Record excerpts
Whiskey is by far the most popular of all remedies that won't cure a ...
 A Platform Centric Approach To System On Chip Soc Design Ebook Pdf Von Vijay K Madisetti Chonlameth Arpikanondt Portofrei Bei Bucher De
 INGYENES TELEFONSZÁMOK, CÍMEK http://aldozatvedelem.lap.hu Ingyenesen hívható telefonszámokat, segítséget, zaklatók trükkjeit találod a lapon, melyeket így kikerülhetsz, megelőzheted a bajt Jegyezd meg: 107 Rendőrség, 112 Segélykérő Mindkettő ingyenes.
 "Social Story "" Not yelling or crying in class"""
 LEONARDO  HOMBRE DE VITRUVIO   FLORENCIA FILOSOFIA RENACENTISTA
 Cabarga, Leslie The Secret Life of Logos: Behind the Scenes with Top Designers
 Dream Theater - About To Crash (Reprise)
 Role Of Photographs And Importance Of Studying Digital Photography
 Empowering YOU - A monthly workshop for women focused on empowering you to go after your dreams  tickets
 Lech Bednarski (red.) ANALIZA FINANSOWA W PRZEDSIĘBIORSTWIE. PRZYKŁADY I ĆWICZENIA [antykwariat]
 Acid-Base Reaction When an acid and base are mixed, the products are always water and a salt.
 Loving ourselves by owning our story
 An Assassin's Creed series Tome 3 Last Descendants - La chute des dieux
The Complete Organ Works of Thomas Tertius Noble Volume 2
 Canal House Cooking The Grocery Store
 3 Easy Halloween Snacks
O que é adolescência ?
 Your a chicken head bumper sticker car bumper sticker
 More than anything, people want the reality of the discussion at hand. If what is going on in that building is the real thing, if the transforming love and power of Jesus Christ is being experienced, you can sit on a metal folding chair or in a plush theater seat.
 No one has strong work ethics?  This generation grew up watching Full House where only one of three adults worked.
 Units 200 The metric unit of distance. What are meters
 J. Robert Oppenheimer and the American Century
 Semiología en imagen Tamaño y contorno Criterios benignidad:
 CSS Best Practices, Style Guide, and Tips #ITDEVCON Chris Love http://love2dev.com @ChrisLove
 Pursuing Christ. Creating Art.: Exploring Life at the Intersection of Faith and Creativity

Task to complete
Repeat the data exactly, with every line included.

Response below
Whiskey is by far the most popular of all remedies that won't cure a ...
 A Platform Centric Approach To System On Chip Soc Design Ebook Pdf Von Vijay K Madisetti Chonlameth Arpikanondt Portofrei Bei Bucher De
 INGYENES TELEFONSZÁMOK, CÍMEK http://aldozatvedelem.lap.hu Ingyenesen hívható telefonszámokat, segítséget, zaklatók trükkjeit találod a lapon, melyeket így kikerülhetsz, megelőzheted a bajt Jegyezd meg: 107 Rendőrség, 112 Segélykérő Mindkettő ingyenes.
 "Social Story "" Not yelling or crying in class"""
 LEONARDO  HOMBRE DE VITRUVIO   FLORENCIA FILOSOFIA RENACENTISTA
 Cabarga, Leslie The Secret Life of Logos: Behind the Scenes with Top Designers
 Dream Theater - About To Crash (Reprise)
 Role Of Photographs And Importance Of Studying Digital Photography
 Empowering YOU - A monthly workshop for women focused on empowering you to go after your dreams  tickets
 Lech Bednarski (red.) ANALIZA FINANSOWA W PRZEDSIĘBIORSTWIE. PRZYKŁADY I ĆWICZENIA [antykwariat]
 Acid-Base Reaction When an acid and base are mixed, the products are always water and a salt.
 Loving ourselves by owning our story
 An Assassin's Creed series Tome 3 Last Descendants - La chute des dieux
The Complete Organ Works of Thomas Tertius Noble Volume 2
 Canal House Cooking The Grocery Store
 3 Easy Halloween Snacks
O que é adolescência ?
 Your a chicken head bumper sticker car bumper sticker
 More than anything, people want the reality of the discussion at hand. If what is going on in that building is the real thing, if the transforming love and power of Jesus Christ is being experienced, you can sit on a metal folding chair or in a plush theater seat.
 No one has strong work ethics?  This generation grew up watching Full House where only one of three adults worked.
 Units 200 The metric unit of distance. What are meters
 J. Robert Oppenheimer and the American Century
 Semiología en imagen Tamaño y contorno Criterios benignidad:
 CSS Best Practices, Style Guide, and Tips #ITDEVCON Chris Love http://love2dev.com @ChrisLove
 Pursuing Christ. Creating Art.: Exploring Life at the Intersection of Faith and Creativity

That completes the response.